La semaine dernière, une dame m’a proposé de garder son jeune Bichon croisé Westie. Avec Jojo, nous avons passé le mercredi ensemble et il ne m’a plus quittée. Il me suivait partout jusqu’à s’endormir plusieurs heures sur mon pied. La propriétaire était ravie. J’ai eu droit à quatre nouvelles étoiles.
Aujourd’hui, je sais comment gérer cette petite activité. Nous faisons d’abord une rencontre entre chiens dans un endroit neutre. Nous établissons les règles à l’avances et je n’hésite pas à dire quand je pense ne pas être dispo à 100% pour le chien. Je n’accueille jamais plusieurs animaux de propriétaires différents. Je m’oblige à envoyer un ou deux SMS/MMS par jour (même quand la garde ne dure qu’une après-midi).
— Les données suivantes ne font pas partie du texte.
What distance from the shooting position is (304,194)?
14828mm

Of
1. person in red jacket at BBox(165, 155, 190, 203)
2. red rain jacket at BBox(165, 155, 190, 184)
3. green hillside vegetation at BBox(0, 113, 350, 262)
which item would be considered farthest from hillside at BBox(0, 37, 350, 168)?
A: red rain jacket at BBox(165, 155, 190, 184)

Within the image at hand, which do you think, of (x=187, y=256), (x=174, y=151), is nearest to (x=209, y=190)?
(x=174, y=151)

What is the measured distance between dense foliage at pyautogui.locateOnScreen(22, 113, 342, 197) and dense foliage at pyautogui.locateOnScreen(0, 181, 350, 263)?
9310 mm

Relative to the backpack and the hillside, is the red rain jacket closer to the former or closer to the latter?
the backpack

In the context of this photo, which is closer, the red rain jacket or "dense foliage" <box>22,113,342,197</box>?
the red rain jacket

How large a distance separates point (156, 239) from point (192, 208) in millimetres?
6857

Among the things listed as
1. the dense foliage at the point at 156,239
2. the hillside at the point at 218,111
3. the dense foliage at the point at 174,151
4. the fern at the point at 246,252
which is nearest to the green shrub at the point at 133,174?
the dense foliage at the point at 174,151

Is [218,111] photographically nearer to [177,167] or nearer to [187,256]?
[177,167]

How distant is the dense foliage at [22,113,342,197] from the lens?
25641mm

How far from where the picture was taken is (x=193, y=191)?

Maintenant je reçois des réservations des mois à l’avance et certains m’ont recommandée à leurs amis. J’ai même mon petit client régulier : Jojo est là tous les mercredis après-midi et j’ai l’impression de me transformer en Fran Fine (les petits cris de nounou gaga en plus) ! D’ailleurs, je sens présentement sa touffe de poils sous mes pieds. C’est pas désagréable.
Alors, tu te lances ?
Être DogSitter est une super expérience car on apprend toujours aux côtés des chiens. Cette activité permet de faire des rencontres et d’animer un intérieur un peu triste. Tu passeras ta journée à fourrer ton nez dans un pelage fluffy et lancer une balle dégoulinante, tout en étant payée pour ça.
Mais c’est aussi, et surtout, des responsabilités et des inconvénients. S’occuper d’un chien c’est se rendre disponible pour lui et lui offrir un service digne du Hilton (massage de coussinets à l’huile d’avocat inclus). C’est le sortir, évidemment, mais faire attention à son comportement et ne jamais prendre de décisions risquées (le lâcher, l’emmener dans un endroit pas hyper sécurisé).
Quand tu héberges un chien, impossible de sortir jusqu’à cinq heures du mat’ ! Si on te l’a confié ce n’est pas pour que tu l’abandonnes chez toi, il faut être présente au maximum. Il ne faut pas oublier de penser au propriétaire et lui envoyer des nouvelles régulièrement ! Bref, c’est un travail à plein temps.
Oui, parfois les propriétaires ont des requêtes un peu particulières.
Pourtant si tu l’acceptes et que tu te sens capable de l’assumer, tu ne devrais vraiment pas le regretter. Promis, juré… léché.